Mayor was severely wounded in the first volley of gunfire, while Castro, who was driving, managed to open the door on his side and sought cover on the road.

A bystander found Castro and brought him to the hospital for treatment of bullet wounds in the abdomen and right thigh.

Mayor’s nephew, who was seated in the back, took the car’s wheel and ran the traffic light, police said.

Upon reaching MIA and Chapel Roads, he stepped out of the car, hailed a cab and brought his uncle to the hospital.

Mayor’s body was brought to Rizal Funeral Home in Pasay City for autopsy. The Philippine Daily Inquirer tried to seek comment from relatives waiting for the victim’s body, but they begged off.

Ominous feeling

Just days before he was gunned down, Mayor had an ominous feeling that something was going to go wrong, according to his close friend Sandra Cam.

Cam, herself a witness in the exposé on jueteng, appeared to know of a possible suspect behind the death of Mayor, saying he was a “big person.” But that was all she wanted to say for now, since she herself is fearing for her safety.

“I don’t want to talk. We would be going up against a big person,” a weeping Cam said on the phone, when asked if she knew of any threat to Mayor.

Devastated

Cam, who said she was not in Metro Manila when the Inquirer reached her, sounded devastated at what befell Mayor, whom she considered her brother.

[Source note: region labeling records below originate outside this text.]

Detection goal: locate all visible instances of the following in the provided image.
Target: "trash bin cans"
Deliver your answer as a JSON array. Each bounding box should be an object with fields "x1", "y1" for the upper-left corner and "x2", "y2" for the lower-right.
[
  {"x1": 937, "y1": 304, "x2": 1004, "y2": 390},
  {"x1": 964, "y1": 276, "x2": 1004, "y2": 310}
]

“Please help my brother” were her first words when asked about Mayor’s ambush.

She said she last talked with Mayor on Saturday night, and quoted him as telling her that he had a bad feeling. “‘I’m worried, sister, I’m really anxious,’” she recalled Mayor as saying.

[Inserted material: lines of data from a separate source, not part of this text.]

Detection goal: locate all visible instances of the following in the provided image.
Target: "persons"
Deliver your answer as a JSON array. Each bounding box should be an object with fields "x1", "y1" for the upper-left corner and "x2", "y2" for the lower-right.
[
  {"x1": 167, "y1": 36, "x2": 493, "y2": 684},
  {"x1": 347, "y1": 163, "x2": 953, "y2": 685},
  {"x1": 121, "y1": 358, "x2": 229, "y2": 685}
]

“I scolded him. I told him, ‘Wherever you are, just stay there. Take care of yourself.’ He told me to take care of myself,” she added.

Cam said she was worried about her safety and had asked police officials in the province where she was to provide her with security.

Like Mayor, Cam is a member of the Whistle-blowers Association, an organization put up by witnesses to the scandals that had beset the Arroyo administration.

The association acts as a support group for its members, whose normal lives were disrupted after their exposés and most of whom are now battling financial and security problems.

Another whistle-blower, albeit in a different case, has also become concerned about his and his family’s well-being after Mayor was gunned down.

Dante Madriaga, who linked the First Family to the scandal-ridden National Broadband Network deal with a Chinese firm, said he would ask the Senate to bring back his security detail because of the risks that he and his young children could face.

Madriaga said he was worried because Mayor traveled with security escorts, while he and other whistle-blowers took public transportation.